I'm currently reviewing the code Jörg has checked in to get to understand the architecture and how everything's working together.

However, I'd like the advice of someone having some experience with CommonDomain for the following question: How is the snapshot stuff meant to be implemented? Suppose, the Child class implemented the GetSnapshot method, what should it return? First, it probably needs to store all of its data (firstName, lastName, birthday, related people) so that when creating the snapshot, we can copy the data. Second, the snapshot needs exactly the same data: firstName, lastName, birthday, related people. GetSnapshot would return a memento object with a copy of the data. Child needs a constructor to accept a snapshot.
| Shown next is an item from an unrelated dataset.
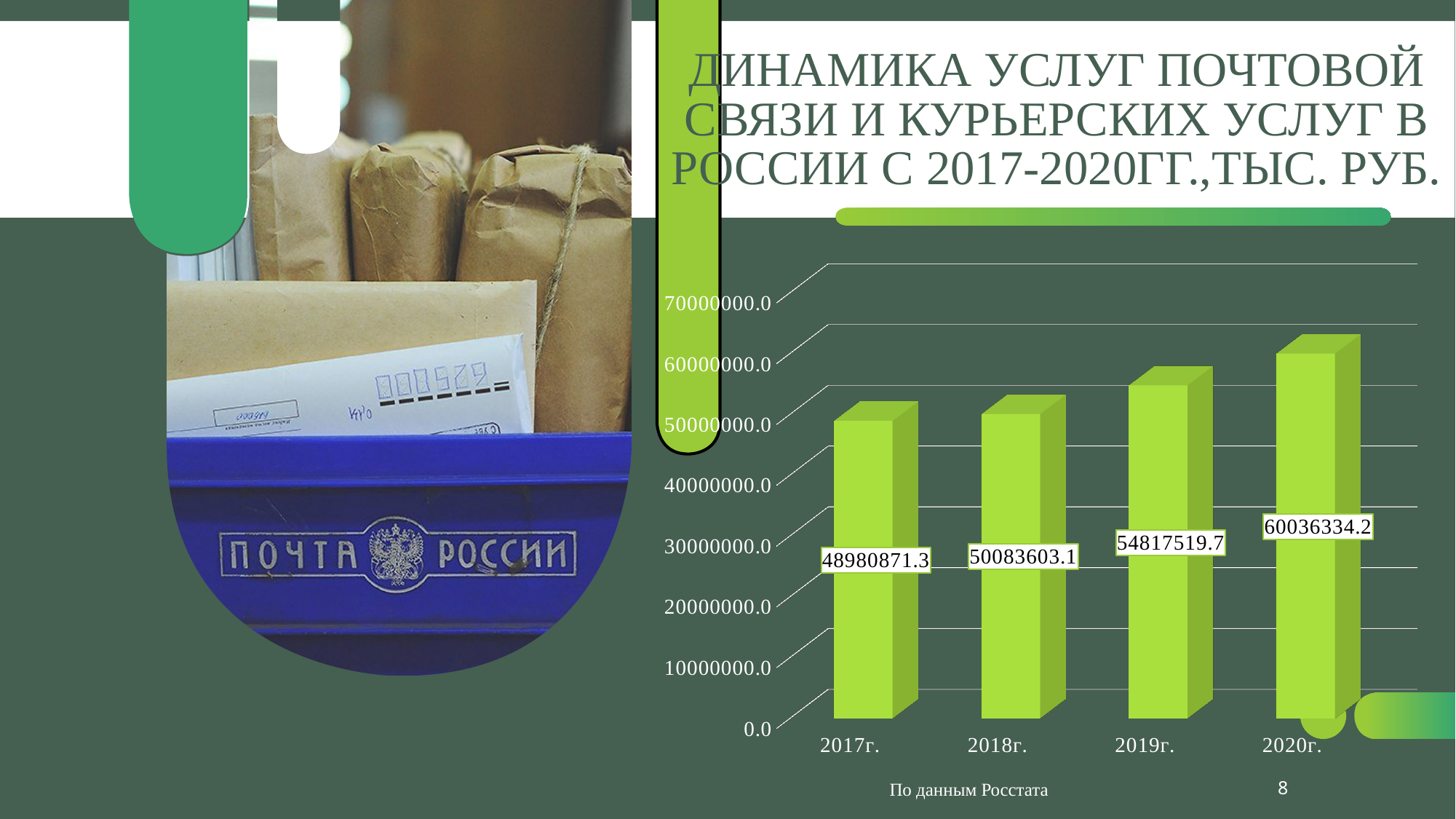
Which year has the highest value? 2020г. Which is larger, the value for 2018г. or the value for 2019г.? 2019г. What is the difference between the values for 2020г. and 2017г.? 11055462.9 Which year has the lowest value? 2017г. What is the value for 2017г.? 48980871.3 Is the value for 2020г. greater or less than 50000000.0? greater What is the value for 2020г.? 60036334.2 What kind of chart is shown on the slide? bar chart What is the value for 2019г.? 54817519.7 How many years are shown on the x axis? 4 Do the values rise or fall from 2017г. to 2020г.? rise What is the difference between the values for 2019г. and 2018г.? 4733916.6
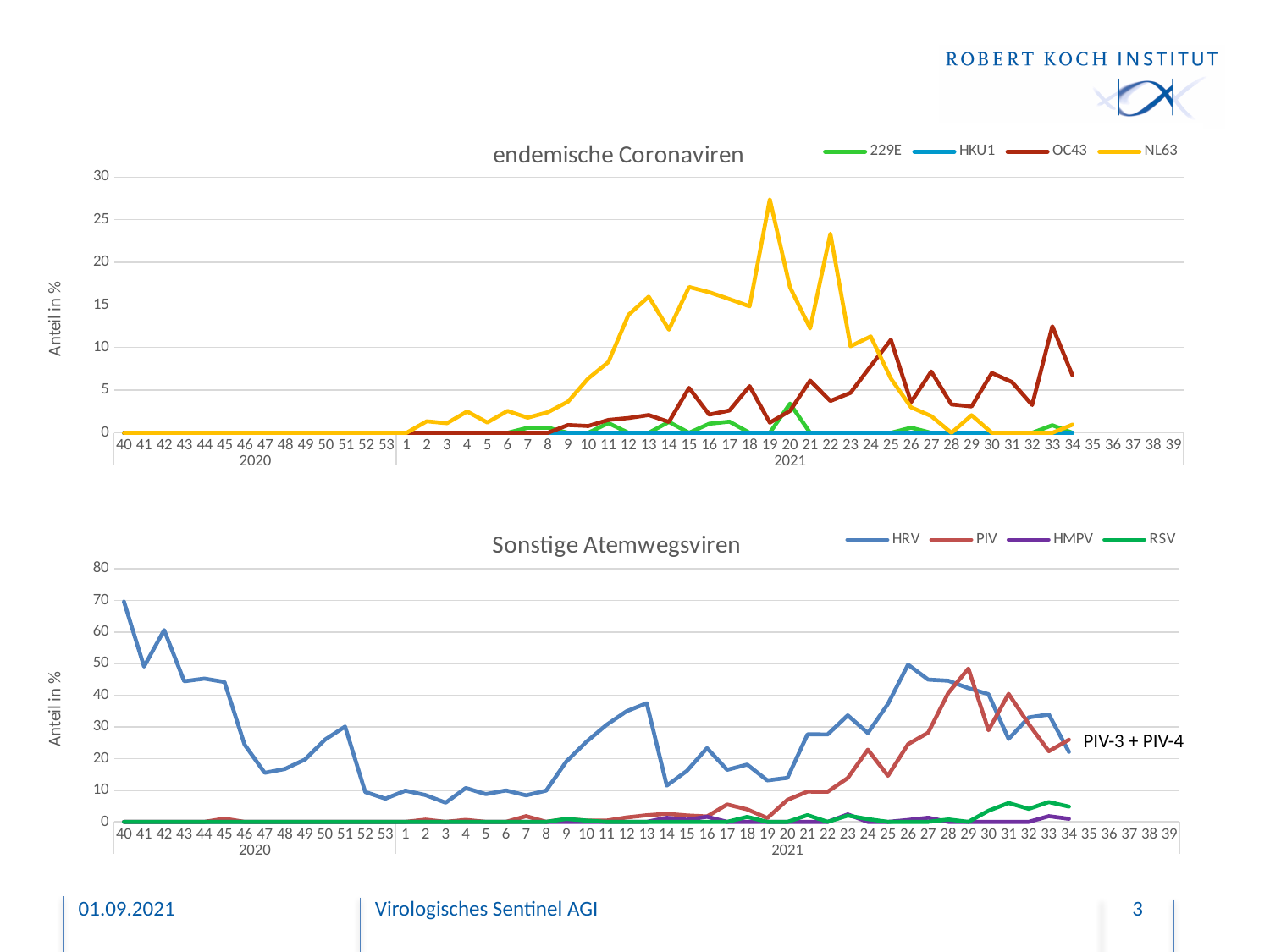
In the 'endemische Coronaviren' chart, is the value for OC43 in week 33 of 2021 greater or less than 10? greater What kind of chart is the 'Sonstige Atemwegsviren' chart? line chart In the 'Sonstige Atemwegsviren' chart, is the value for HRV in week 40 of 2020 greater or less than 60? greater In the 'Sonstige Atemwegsviren' chart, which series reaches the highest value overall? HRV In the 'Sonstige Atemwegsviren' chart, is the value for PIV in week 29 of 2021 greater or less than 40? greater In the 'Sonstige Atemwegsviren' chart, does the HRV line rise or fall from week 40 to week 47 of 2020? fall In the 'endemische Coronaviren' chart, which series reaches the highest value? NL63 How many series does the legend of the 'endemische Coronaviren' chart list? 4 What kind of chart is the 'endemische Coronaviren' chart? line chart What annotation text is printed next to the end of the PIV line in the 'Sonstige Atemwegsviren' chart? PIV-3 + PIV-4 How many series does the legend of the 'Sonstige Atemwegsviren' chart list? 4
Here's an idea of how to implement this without much code duplication:

public class AggregateMemento<T> : IMemento
    public Guid Id { get; set; }
    public int Version { get; set; }
    public T Data { get; set; }
public class Child : AggregateBase
  private class ChildData
    public string FirstName { get; set; }
    public string LastName { get; set; }
    public DateTime Birthday { get; set; }
    public List<Person> RelatedPeople { get; set; }
    public ChildData Clone()
      return new ChildData 
        FirstName = FirstName, 
        LastName = LastName, 
        Birthday = Birthday, 
        RelatedPeople = new List<Person> (RelatedPeople) 
  private ChildData data;
  private Child(Guid id, string firstname, string lastname, DateTime birthday)
    RaiseEvent(new NewChildRegistered(id, firstname, lastname, birthday));
  private Child (Guid id, IMemento snapshot)
    if (id != snapshot.Id)
      throw new ArgumentException ("Snapshot must match ID.", "snapshot");
    var childData = (AggregateMemento<ChildData>) snapshot.Data;
    Id = id;
    Verison = snapshot.Version;
    data = childData.Clone();
  private void Apply(NewChildRegistered @event)
    Id = @event.ChildId;
    data = new ChildData 
      FirstName = @event.FirstName, 
      LastName = @event.LastName, 
      Birthday = @event.Birthday, 
      RelatedPeople = new List<Person>()
  protected override IMemento GetSnapshot()
    return new AggregateMemento<ChildData>
      Id = Id,
      Version = Version,
      Data = data.Clone();

Is this how it's supposed to be implemented? Or is there some other, better approach to this?


Nov 20, 2011 at 9:49 AM

The snapshot has to carry only the information you need to validate your business rules -> as long as first name, last name, birthday etc are not used in any validation logic, they don't have to be persisted in the snapshot, because they are still available in our read model for displaying in the UI.

Nov 20, 2011 at 6:21 PM

You're right, of course.

How would we proceed if we needed to add a field to a domain entity of which snapshots have already been stored in the event store?

Nov 20, 2011 at 6:33 PM

In this case all snapshots of the affected aggregate type just need to be deleted.
The next time an aggregate is loaded the event store loads all correlated events from the start and rebuilds current state. 

Frankly I don't think that we will need snapshots at all. As far as I know snapshots should be considered when you have to load 100+ events per aggregate.
So I think we can start without snapshots and add them later when needed.

Nov 20, 2011 at 6:41 PM

BTW: snapshotting itself should not be performed after command execution but in a seperate process because it could take some time -> non-block UI .

The snapshotting process

  1. asks the event store for all aggregates (event streams) that need a new snapshot (e.g. one snapshot per 20 new events)
  2. rebuilds aggregate state with its last snapshot + new events
  3. asks the aggregate for a memento
  4. saves the memento in the event store
Nov 20, 2011 at 7:53 PM

I would highly recommend to NOT use snapshots unless you really need it for performance reasons. And if you really need it just use it for the aggregates you have performance problems when loading them into the current state. We made tests with 1.200 events on one aggregate and haven't had any performance problems.

I would also say that the example auf Sebastian for one snapshot per 20 events is far too less. Especially for 26th: don't use it at all.

Think in CQRS terms: you have the OPTION to use it but don't add accidentially complexity!